A judge will render an opinion on the next steps in a lawsuit brought by the estate of late former football coach Joe Paterno against Penn State and the NCAA.
The estate, along with trustee Al Clemens and former assistant coaches Jay Paterno and Bill Kenney, are suing the university, the college sports organization, NCAA President Mark Emmert and former executive committee chairman Ed Ray for breach of contract. The NCAA is also accused of conspiracy, defamation, disparagement and contractual interference.
Attorneys for all the parties gathered Friday in Centre County for Potter County Senior Judge John Leete to hear arguments on several issues.
One of the main points at issue was one that Leete had already ruled on when he issued an opinion in September that said the late coach could not be considered an “involved party” in the issues that unfolded after the Jerry Sandusky child sex abuse scandal broke, leading to the consent decree by which Penn State accepted punishment from NCAA.
The Paternos amended their complaint after that ruling, attempting to “add more meat” to their argument.
NCAA attorney Everett Johnson argued that whether Paterno was involved or not was immaterial.
“It would not make any difference,” Johnson said, claiming that contract rights in the case would “die with the party.”
“It’s a right to process. That can no longer be done,” he said, adding that the estate’s attempts to proceed for the coach were not appropriate. “That’s like a football team saying we’re happy to be on offense all the time.”
Paterno attorney Joseph Loveland responded that it was impossible to deny that Paterno was a part of the NCAA’s focus, pointing to the Nov. 17, 2011, letter from Emmert to Penn State in which Emmert detailed the start of an inquiry, asked four pointed questions with a deadline for answers and specifically targeted the responsibilities of the head coach.
He also noted Paterno’s inclusion in the consent decree, one of four persons singled out as having had responsibility.
“Do they allege coach Paterno was involved? Of course they do,” Loveland said.
“Yes, they did,” Leete agreed.
Also up for discussion was the issue of subpoenas. The plaintiffs issued a notice in November that they wanted to depose five university presidents who sat on the executive committee in 2012. Those depositions were supposed to start in January but the subpoenas were not issued after push-back from the NCAA.

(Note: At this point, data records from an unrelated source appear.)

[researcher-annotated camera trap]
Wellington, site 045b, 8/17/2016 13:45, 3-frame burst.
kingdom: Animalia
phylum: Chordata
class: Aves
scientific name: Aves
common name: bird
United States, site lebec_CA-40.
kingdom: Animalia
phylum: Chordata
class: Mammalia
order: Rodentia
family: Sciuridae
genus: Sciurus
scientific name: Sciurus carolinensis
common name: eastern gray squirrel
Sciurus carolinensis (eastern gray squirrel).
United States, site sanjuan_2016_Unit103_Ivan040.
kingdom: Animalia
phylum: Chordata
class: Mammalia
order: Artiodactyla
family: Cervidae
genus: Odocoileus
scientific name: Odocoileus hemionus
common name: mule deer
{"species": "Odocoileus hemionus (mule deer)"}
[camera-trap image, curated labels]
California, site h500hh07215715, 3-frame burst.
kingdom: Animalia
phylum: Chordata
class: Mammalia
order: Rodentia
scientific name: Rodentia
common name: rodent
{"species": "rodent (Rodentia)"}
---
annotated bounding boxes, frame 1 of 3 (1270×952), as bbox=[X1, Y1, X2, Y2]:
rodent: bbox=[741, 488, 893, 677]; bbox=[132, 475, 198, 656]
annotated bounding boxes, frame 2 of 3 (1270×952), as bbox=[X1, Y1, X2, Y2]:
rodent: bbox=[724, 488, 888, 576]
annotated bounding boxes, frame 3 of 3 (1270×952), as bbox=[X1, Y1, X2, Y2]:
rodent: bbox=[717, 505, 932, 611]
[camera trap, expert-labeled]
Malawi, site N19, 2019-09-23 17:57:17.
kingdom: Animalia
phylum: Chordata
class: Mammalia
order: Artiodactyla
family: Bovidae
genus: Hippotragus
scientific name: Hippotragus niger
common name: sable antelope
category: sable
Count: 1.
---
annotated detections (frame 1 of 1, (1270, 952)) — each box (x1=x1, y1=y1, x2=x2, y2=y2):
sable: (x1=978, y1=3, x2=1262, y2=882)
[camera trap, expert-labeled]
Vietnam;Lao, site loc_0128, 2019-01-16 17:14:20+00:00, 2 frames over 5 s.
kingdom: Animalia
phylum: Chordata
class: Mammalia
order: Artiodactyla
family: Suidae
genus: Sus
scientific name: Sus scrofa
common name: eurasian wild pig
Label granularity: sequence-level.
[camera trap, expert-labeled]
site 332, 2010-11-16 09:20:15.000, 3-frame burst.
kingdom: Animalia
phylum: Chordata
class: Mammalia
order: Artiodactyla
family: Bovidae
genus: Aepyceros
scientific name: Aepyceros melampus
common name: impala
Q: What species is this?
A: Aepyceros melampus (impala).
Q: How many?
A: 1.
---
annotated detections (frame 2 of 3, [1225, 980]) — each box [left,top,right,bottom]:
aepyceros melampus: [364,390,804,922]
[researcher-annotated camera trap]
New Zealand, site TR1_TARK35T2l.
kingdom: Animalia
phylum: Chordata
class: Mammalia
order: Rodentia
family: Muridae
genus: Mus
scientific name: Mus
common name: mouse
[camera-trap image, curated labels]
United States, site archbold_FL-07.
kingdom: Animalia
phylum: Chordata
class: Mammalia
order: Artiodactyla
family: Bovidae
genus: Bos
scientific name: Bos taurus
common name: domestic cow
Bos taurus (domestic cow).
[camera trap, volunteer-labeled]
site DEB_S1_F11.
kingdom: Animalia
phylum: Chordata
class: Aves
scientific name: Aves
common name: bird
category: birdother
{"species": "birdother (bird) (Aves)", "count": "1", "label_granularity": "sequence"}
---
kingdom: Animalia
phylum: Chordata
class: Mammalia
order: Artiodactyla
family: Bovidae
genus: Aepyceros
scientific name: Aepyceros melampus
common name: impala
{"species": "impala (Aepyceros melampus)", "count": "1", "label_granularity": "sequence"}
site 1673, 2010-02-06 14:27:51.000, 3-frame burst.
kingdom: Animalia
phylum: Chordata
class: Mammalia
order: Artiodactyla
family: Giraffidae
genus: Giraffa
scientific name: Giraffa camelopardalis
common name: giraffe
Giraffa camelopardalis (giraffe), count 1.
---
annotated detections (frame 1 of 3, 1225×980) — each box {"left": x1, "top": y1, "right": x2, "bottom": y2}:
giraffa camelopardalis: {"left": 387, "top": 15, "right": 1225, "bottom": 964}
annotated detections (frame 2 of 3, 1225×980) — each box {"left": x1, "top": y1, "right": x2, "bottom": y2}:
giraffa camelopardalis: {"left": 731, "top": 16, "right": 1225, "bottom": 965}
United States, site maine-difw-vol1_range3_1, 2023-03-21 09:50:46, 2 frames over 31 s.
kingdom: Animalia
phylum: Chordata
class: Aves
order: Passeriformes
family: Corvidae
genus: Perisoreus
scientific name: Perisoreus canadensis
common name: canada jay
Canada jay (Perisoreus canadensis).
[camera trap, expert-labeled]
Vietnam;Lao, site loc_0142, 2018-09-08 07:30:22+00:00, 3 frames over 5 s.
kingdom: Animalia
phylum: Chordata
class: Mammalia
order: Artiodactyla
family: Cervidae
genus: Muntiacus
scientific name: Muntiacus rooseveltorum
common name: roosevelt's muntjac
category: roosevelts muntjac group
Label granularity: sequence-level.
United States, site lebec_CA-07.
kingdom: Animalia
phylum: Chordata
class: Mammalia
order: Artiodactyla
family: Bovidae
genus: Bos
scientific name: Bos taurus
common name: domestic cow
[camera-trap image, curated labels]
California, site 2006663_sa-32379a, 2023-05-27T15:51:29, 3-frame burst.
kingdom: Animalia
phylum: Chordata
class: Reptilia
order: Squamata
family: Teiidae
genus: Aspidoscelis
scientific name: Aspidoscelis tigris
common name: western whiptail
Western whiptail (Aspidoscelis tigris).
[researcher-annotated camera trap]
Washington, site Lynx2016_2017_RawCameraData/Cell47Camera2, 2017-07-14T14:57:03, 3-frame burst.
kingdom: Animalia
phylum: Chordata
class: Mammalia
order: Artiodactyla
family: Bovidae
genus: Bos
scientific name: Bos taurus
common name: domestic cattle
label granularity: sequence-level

In court, NCAA attorney Sarah Gragert argued that the estate’s request to depose the presidents was overreaching and premature.
Plaintiff attorney Patricia Maher said the case has been going on for 20 months with only one deposition — Ray’s — taken to date.
Leete questioned the opposition, saying it sounded like the NCAA wanted to dictate the plaintiffs’ ability to ask questions and who could answer them.
Leete said he would decide the issues simultaneously and would announce a decision soon.